The Teamsters recognized this void three years ago and has been methodically - though so far unsuccessfully - attempting to bring order, and unionization, to container ports. "Drivers have to have a voice to collectively express the concerns and the needs they have. They need a forum," said Chuck Mack, director of the Teamsters port division. "Of course, we believe that voice should be the Teamsters."

Mack said a stable, well-paid driver work force represented by a union would provide drivers with a means of protest other than unpredictable work stoppages. He said this would benefit the entire intermodal industry. "We don't look at this as a one-way street. Everyone has to look at the bigger picture," he said.

Unlike ocean carriers, truckers lack antitrust immunity. While shipping lines can form a discussion agreement and discuss the freight rates they charge to shippers, trucking companies cannot form a similar unit and negotiate trucking rates for container hauling.

The fuel surcharges that ship lines pay to truckers vary considerably. An industry consultant who tracks surcharges said that in May, APL Ltd. paid the highest surcharges, 9 percent. Most other carriers paid less than 7 percent and some paid as little as 3 percent, while trucking companies were seeking surcharges of 14 percent to cover diesel prices of $2.40 a gallon. "We consider truckers to be our customers," said Scott Dailey, an APL spokesman.
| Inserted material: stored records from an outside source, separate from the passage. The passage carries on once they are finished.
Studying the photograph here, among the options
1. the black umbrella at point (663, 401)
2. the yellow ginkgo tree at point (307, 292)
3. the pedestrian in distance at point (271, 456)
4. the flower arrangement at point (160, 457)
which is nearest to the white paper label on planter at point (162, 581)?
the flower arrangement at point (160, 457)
In some cases, trucking industry associations take up the cause of the drivers. Trucking-company members of the Association of Bi-State Motor Carriers in New York-New Jersey, for example, pay their drivers a fuel surcharge even if ocean carriers or shippers refuse to reimburse the trucking companies, said Jeff Bader, president of the association and of Golden Carriers Inc. in Hillside, N.J. "You have to do the right thing," he said. It's in the best economic interests of shipping lines and terminal operators to pay fair trucking rates and to provide drivers with good working conditions, Bader said. "That's what prudent businessmen do."